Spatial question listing
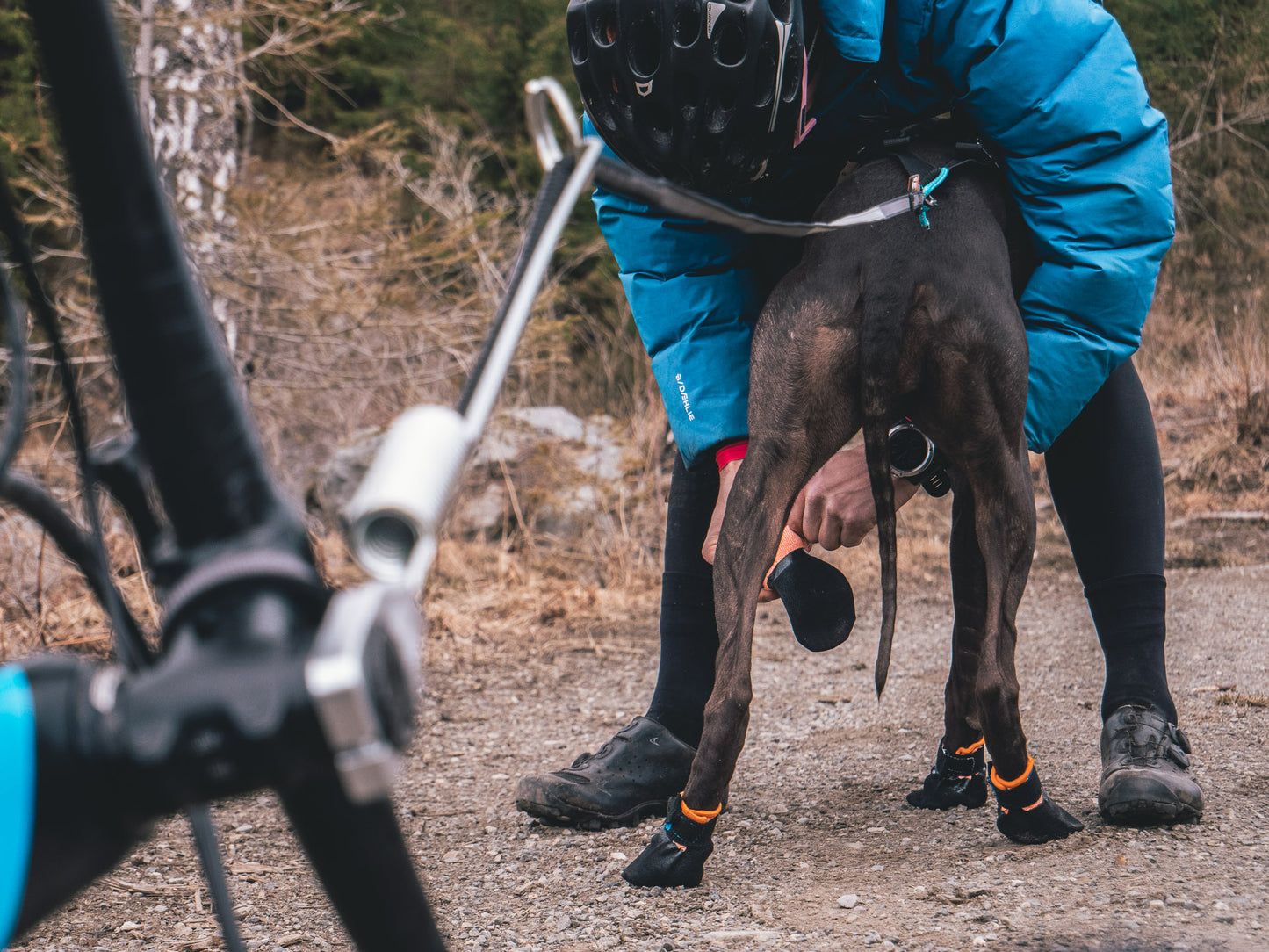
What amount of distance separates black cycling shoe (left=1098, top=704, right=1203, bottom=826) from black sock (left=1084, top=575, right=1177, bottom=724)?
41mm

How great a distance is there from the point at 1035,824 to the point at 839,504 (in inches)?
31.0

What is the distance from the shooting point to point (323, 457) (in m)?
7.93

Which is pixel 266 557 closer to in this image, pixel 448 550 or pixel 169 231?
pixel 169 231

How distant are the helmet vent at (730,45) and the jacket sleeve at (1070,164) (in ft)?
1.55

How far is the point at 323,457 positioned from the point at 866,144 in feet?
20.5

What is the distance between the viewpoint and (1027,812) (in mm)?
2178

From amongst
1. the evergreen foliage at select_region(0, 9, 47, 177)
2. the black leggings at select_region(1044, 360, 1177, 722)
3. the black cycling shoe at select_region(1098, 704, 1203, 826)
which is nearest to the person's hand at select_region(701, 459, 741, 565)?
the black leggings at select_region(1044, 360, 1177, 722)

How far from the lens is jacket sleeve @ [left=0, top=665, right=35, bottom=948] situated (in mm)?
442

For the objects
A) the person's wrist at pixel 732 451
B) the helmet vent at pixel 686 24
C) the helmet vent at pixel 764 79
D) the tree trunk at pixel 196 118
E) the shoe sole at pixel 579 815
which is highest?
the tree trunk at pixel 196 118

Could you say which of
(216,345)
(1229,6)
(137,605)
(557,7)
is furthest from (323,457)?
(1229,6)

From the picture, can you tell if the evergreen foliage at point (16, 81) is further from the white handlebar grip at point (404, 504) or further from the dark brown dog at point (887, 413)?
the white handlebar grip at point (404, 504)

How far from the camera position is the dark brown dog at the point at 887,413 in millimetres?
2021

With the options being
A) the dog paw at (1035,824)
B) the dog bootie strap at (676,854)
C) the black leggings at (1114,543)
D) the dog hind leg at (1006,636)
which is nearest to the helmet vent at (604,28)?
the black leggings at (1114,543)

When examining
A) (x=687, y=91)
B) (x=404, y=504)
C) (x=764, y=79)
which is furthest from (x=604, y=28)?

- TASK DESCRIPTION: Reproduce the entire listing above verbatim, leaving out the pictures.

- TASK RESULT:
What amount of distance separates black cycling shoe (left=1098, top=704, right=1203, bottom=826) from black sock (left=1084, top=575, right=1177, bottom=724)?
41mm

How great a distance is there from the point at 1035,824 to the point at 839,504 (in inches)?
31.0

What is the distance from the shooting point to point (323, 457) (in m)?
7.93

Which is pixel 266 557 closer to in this image, pixel 448 550 or pixel 169 231?
pixel 169 231

How distant are the helmet vent at (730,45) and the jacket sleeve at (1070,164) (in ft)?
1.55

How far is the point at 323,457 positioned from the point at 866,144 in feet?
20.5

What is the distance between the viewpoint and (1027,812) (in mm)?
2178

From amongst
1. the evergreen foliage at select_region(0, 9, 47, 177)
2. the black leggings at select_region(1044, 360, 1177, 722)
3. the black cycling shoe at select_region(1098, 704, 1203, 826)
which is nearest to the person's hand at select_region(701, 459, 741, 565)?
the black leggings at select_region(1044, 360, 1177, 722)

How far from the lens is jacket sleeve @ [left=0, top=665, right=35, bottom=948] situated (in mm)?
442

For the objects
A) the person's wrist at pixel 732 451
B) the helmet vent at pixel 686 24
C) the helmet vent at pixel 764 79
D) the tree trunk at pixel 196 118
E) the shoe sole at pixel 579 815
which is highest?
the tree trunk at pixel 196 118

Could you say which of
(216,345)
(1229,6)
(137,605)
(557,7)
is furthest from (323,457)?
(1229,6)

From the picture, can you tell if the evergreen foliage at point (16, 81) is further from the white handlebar grip at point (404, 504) or further from the dark brown dog at point (887, 413)?
the white handlebar grip at point (404, 504)

How far from the camera position is the dark brown dog at the point at 887,413 in millimetres?
2021

With the options being
A) the dog paw at (1035,824)
B) the dog bootie strap at (676,854)
C) the black leggings at (1114,543)
D) the dog hind leg at (1006,636)
which is nearest to the helmet vent at (604,28)?
the black leggings at (1114,543)

When examining
A) (x=687, y=91)
B) (x=404, y=504)
C) (x=764, y=79)
which is furthest from (x=604, y=28)?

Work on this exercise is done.